Many important topics have not been discussed above, like phosphorylation effects and kinase dimerization. The main issue in modeling has hopefully been discussed sufficiently to draw some conclusions. The following conclusions are based on case studies in kinase modeling but, at the same time, are, after some modifications, generally applicable to all drug discovery type modeling efforts.

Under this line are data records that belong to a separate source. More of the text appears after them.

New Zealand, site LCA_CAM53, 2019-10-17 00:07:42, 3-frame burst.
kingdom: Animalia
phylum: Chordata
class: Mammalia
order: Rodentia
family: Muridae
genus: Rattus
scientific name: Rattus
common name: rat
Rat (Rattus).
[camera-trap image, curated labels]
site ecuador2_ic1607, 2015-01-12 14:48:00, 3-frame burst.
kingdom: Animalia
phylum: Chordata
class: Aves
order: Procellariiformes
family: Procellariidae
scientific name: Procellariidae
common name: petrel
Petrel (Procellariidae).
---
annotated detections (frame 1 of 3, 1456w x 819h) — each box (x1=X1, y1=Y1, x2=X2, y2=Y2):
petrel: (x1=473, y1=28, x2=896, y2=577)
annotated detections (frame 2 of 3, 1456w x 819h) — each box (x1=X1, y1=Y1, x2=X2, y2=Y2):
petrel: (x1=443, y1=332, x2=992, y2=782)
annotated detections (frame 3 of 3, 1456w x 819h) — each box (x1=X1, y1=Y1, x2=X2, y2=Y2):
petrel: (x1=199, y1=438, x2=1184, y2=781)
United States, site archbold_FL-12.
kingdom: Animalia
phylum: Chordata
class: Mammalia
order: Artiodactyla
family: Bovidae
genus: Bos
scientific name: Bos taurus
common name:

Successful modeling starts with the appropriate question or proper research hypothesis. This research question will lay the foundation for the selection of protein structures to be used. In the case of kinase modeling, one must know if potentially available protein structures (X-ray, Cryo-EM, or homology modeling) are in a biologically relevant state. The next critical point is the correct ligand/library preparation. Far too often, ligand tautomers/protomers are not based on detailed studies, but modelers trust too much in automatic procedures. The third critical point is too high confidence in docking and MD simulation results. Docking can, after all, create some kind of binding pose to almost all of the compounds in virtual screening libraries, although only a very small number of molecules are actually binding the target protein. The same is true for MD simulations. Many papers show single 100 ns simulations time stating that this is enough to identify binding/association/affinity. Since biological assays are usually done as triplicates, we should ask why this is not done with MD simulations [63, 64]. Instead of believing in one individual binding pose proposed by docking or short MD simulation, one should run several computational experiments with different setups, repeat MD simulations, and study how robust the proposed binding mode is to small changes in the system. At the same time, one should not think that empirical data are always superior over computational results. As discussed above, X-ray structures often do have issues affecting ligand structure, protein conformation, and structural determination, and sometimes the whole protein structure is wrong [65, 66]. This means that like in modeling and biological assays, one must look at all the structural biology data and combine information from different sources.

Most of us like good food and wine/beer/water. We also know that good food and drink cannot be created if we are using bad and rotten raw materials or dirty water. The same is true for modeling and science in general. If the used method is not good, if protein structures are not adequate, or the ligands are not properly processed, one cannot obtain good data.